When companies release AI tools for science, they typically focus on their capabilities: what the system can do, the problems it solves, and its accuracy. However, the question of how scientists actually use these tools in their daily work often remains unanswered. Specialists from Allen AI decided to investigate this and published an analysis of over 250,000 real queries submitted to their scientific AI tools.
Откуда данные и почему это важно для разработчиков ИИ
Where the Data Comes From and Why It Matters
Allen AI is a non-profit research laboratory that develops AI tools specifically for the scientific community. Among their offerings are Semantic Scholar (a search engine for scientific papers) and several specialized services that assist researchers in working with literature.
The dataset, which they named ASTA (Academic Search and Task Analysis), comprises queries from real users – scientists, students, and analysts. Simply put, this isn't synthetic data or lab testing; it's verbatim what people typed when they needed help with scientific texts.
Why is this valuable? Because developers of AI tools often build systems based on assumptions about how they will be used. Reality, however, frequently proves otherwise. Analyzing real queries is a way to validate expectations against actual usage.
Какие задачи ученые решают с помощью ИИ-инструментов
What People Are Actually Asking
The first striking observation is that most queries don't resemble simple search phrases like, «find an article about X».People formulate tasks – in detail, with context, sometimes almost like an email to a colleague.
The researchers identified several main types of interaction:
- Literature Search – finding papers on a topic, often with specific conditions such as time period, methodology, or area of application.
- Comprehension and Explanation – «explain what this term means», «what's the difference between these approaches?» or «briefly summarize the article»./li>
- Comparison and Synthesis – «how do different researchers approach this problem?» or «what does the literature say about this issue overall?»
- Writing Assistance – phrasing, structure, and finding suitable citations.
This is an important observation: people perceive scientific AI tools not as mere search engines, but rather as thinking assistants to whom they can explain a task and receive a meaningful answer. The distinction is fundamental, and it influences how such systems should be designed.
Почему поисковые запросы к ИИ сложнее, чем кажутся
Queries Are More Complex Than They Seem
Another key finding is that a significant portion of queries are multifaceted. A user isn't just looking for an article – they want to find an article, understand its place within the context of the field, and get a brief summary. All in one go.
This presents a real challenge for AI systems. Processing a single, clear query is a straightforward task. But when a person formulates something like, «show me the latest papers on topic X, explain the main disagreements in this field, and help me understand if I should read paper Y», it becomes a complex set of subtasks requiring different capabilities.
According to the data, these complex queries constitute a significant portion of actual use. This implies that tools designed solely for simple searches do not meet the real needs of scientists.
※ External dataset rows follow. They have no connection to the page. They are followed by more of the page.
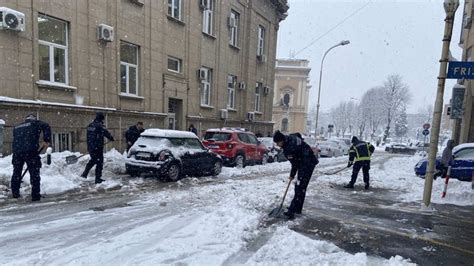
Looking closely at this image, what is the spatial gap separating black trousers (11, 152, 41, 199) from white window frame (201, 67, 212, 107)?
481 inches

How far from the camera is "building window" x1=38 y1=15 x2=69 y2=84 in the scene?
10.4 m

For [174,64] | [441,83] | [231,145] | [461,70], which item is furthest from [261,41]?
[461,70]

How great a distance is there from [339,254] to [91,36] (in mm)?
11185

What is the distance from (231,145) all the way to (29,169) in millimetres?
7296

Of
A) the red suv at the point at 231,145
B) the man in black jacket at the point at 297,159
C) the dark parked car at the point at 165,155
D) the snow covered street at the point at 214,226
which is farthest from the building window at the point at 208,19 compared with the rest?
the man in black jacket at the point at 297,159

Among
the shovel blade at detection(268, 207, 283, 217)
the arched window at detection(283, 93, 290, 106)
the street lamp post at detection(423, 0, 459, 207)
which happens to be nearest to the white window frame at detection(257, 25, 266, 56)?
the street lamp post at detection(423, 0, 459, 207)

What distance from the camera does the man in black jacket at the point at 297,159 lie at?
19.6 feet

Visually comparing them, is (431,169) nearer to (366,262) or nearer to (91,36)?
(366,262)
Кто использует ИИ в науке и как это выглядит на практике
Who Uses Them and What It Looks Like in Practice
The audience for these tools turned out to be broader than one might expect. Alongside experienced researchers, the system is actively used by students and individuals just entering a new field of knowledge. For them, an AI tool often becomes the first point of entry – a way to quickly orient themselves on an unfamiliar topic before diving deep into reading.
This changes the perspective on who these tools are actually made for. While one might have previously assumed they were primarily used by experts needing to quickly find a specific paper, the reality is more nuanced. A significant portion of users are in the process of learning, and they require more than just a list of relevant documents; they need assistance with understanding.
Что исследование значит для разработчиков ИИ-инструментов
What This Means for AI Tool Developers
Allen AI is publishing this dataset with open access – and this is perhaps the main practical value of the publication. Any team developing tools for working with scientific texts can now rely on real usage patterns instead of building hypotheses.
The conclusions that suggest themselves here are quite specific:
- Tools must be able to handle complex, multifaceted queries – not just simple search phrases.
- Explanation and synthesis are not optional features but fundamental user needs.
- A large part of the audience consists of people who are just getting to grips with a topic, rather than established experts. The interface and the logic of the responses must take this into account.
To put it simply: if you build a scientific AI assistant based on how scientists really work with it, you get one kind of product. If you base it on assumptions, you'll likely get another – and it's not guaranteed to be useful.
Открытые вопросы по использованию ИИ в научной деятельности
Open Questions
For all its value, this research has its natural limitations. The queries were collected on specific Allen AI platforms, which means the sample reflects this particular audience and these specific tools. The behavior of users on other systems may differ.
Furthermore, the analysis reveals what people ask but doesn't always explain why they ask it that way. Why do some prefer detailed queries while others use short ones? To what extent does the phrasing depend on habit, the interface, or previous experience with AI? These questions remain open.
But even with these caveats, having 250,000 real examples of how scientists interact with AI is significantly better than building systems in an informational vacuum. Such data gradually shifts development from intuition to an evidence-based approach – and this is, perhaps, exactly the direction we should be moving in.